Delayed implantation and immediate loading in a teenager in the esthetic zone

Doc. MUDr. Martin Starosta, Ph.D.

  • Dr. Martin Starosta completed his dental education at Palacky University in Olomouc, Czech Republic, followed by a residency at the Clinic of Stomatology, University Hospital Olomouc.
  • In 1999, he was appointed as a forensic expert in forensic dentistry.
  • Dr. Starosta assumed leadership of the Department of Dentistry at the University of Ostrava‘ s Faculty of Medicine in 2023, while continuing to operate his private practice in Olomouc.
  • He is a member of the Committee of the Czech Periodontology Society and belongs to international organizations such as the European Federation of Periodontology (EFP) and the International Team of Implantology (ITI). Dr. Starosta regularly contributes to his field through professional reports, scientific articles, and textbooks, and is a respected speaker at conferences both in the Czech Republic and internationally.

 

Anamnesis

An 18-year-old female patient sought treatment for a persistent fistula on tooth 21. The issue stemmed from a bicycle accident five years before, which had injured her upper lip and subluxated the affected tooth. Initially, the soft tissue was sutured, and the tooth repositioned, with follow-up care provided by her dentist. A year after the accident, the patient noticed discoloration of the tooth, prompting a series of endodontic treatments. Due to the tooth‘s increased mobility, it was stabilized using a composite splint connecting it to the adjacent teeth.

 

Clinical casebook

Initial situation: The irregularity of the smile line was caused by a deformation of the lip due to trauma.

 

A chronic fistula in region 21. The blocked tooth 21 with a different discoloration. The intraoral radiograph 21 confirmed incomplete endodontic treatment and partial root resorption.

 

After extraction and excochleation, the extraction wound was revised. The vestibular wall of the socket was preserved except for the apical part. The tooth bed was only filled with an antibiotic-containing collagen cone.

 

The extracted tooth was used as a temporary restoration. The root was cut approximately 2 mm below the CEJ so that this part was embedded in the soft tissue. The crown was cemented to the adjacent teeth with composite.

 

After 14 days, we checked the healing and fixed the tooth again with a multi-strand wire from the palatal side.

 

Situation after one month. Immediate loading of the implant was planned. The preliminary impression was used to fabricate a temporary crown.

 

After removal of the crown: a perfectly epithelialized extraction site and preserved interdental papillae. The wire splint with which the dental crown had been temporarily fixed was temporarily retained as a control element for inserting the implant.

 

The mucoperiosteal flap was lifted palatally and partially mobilized vestibularly.
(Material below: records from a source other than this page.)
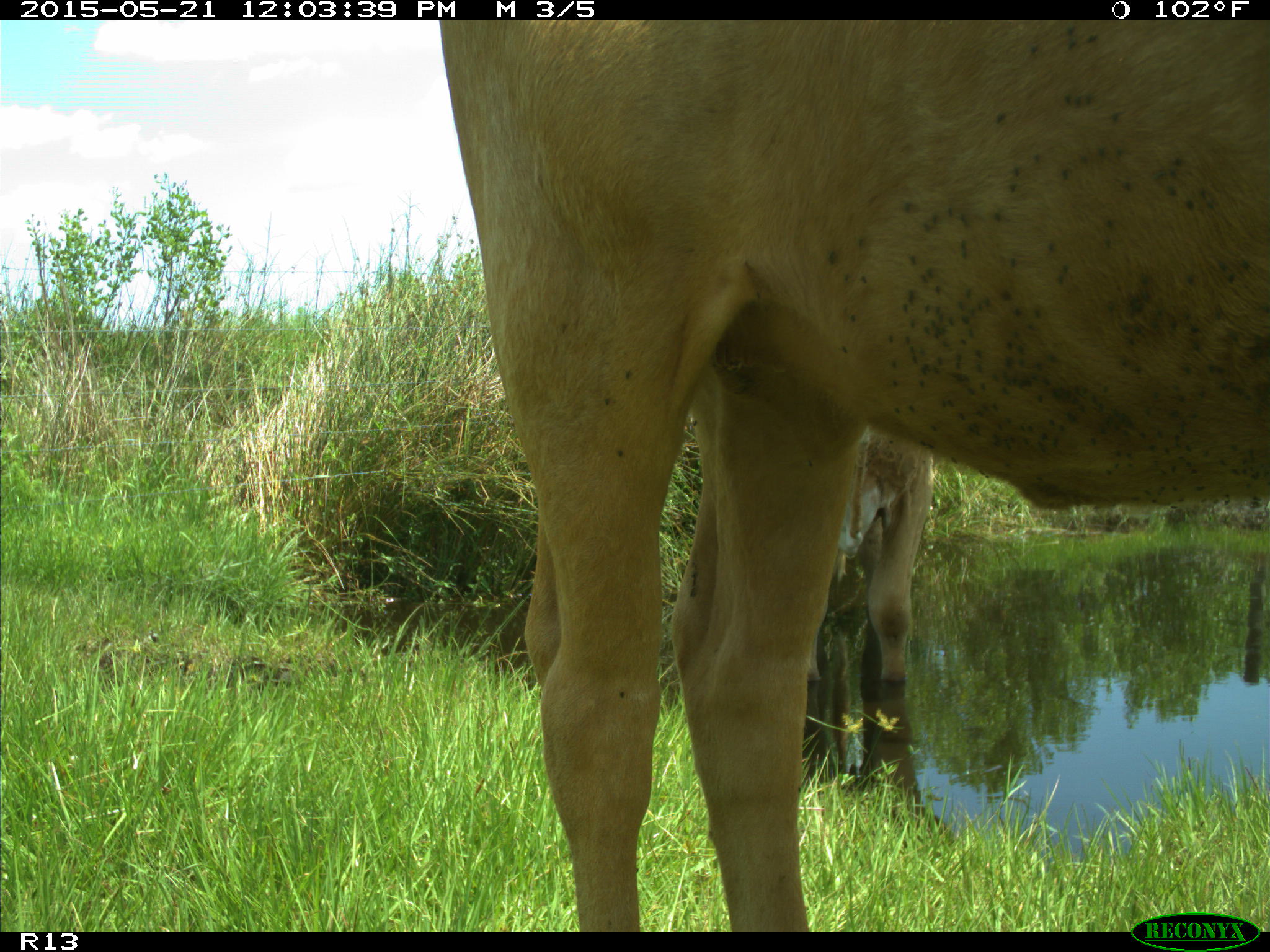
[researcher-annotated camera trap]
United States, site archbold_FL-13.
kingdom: Animalia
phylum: Chordata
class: Mammalia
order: Artiodactyla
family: Bovidae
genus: Bos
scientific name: Bos taurus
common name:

A 14 mm long BioniQ implant from LASAK with Ø 4 mm was inserted and a temporary abutment was attached after removing the implant carrier.

 

No problems occurred at the one-month follow-up. The temporary prosthesis was integrated into the surrounding tissue and the esthetics of the soft tissue were preserved.

 

Four months after implant placement and immediate loading, the temporary crown was removed. An all-ceramic crown was fabricated in the laboratory.

 

The patient‘s smile at the recall after three years. Minimally invasive surgical procedures and preservation of the surrounding tissue made it possible to achieve the best possible esthetic and functional result.

 

The X-ray after three years also shows a healed socket without resorptive changes.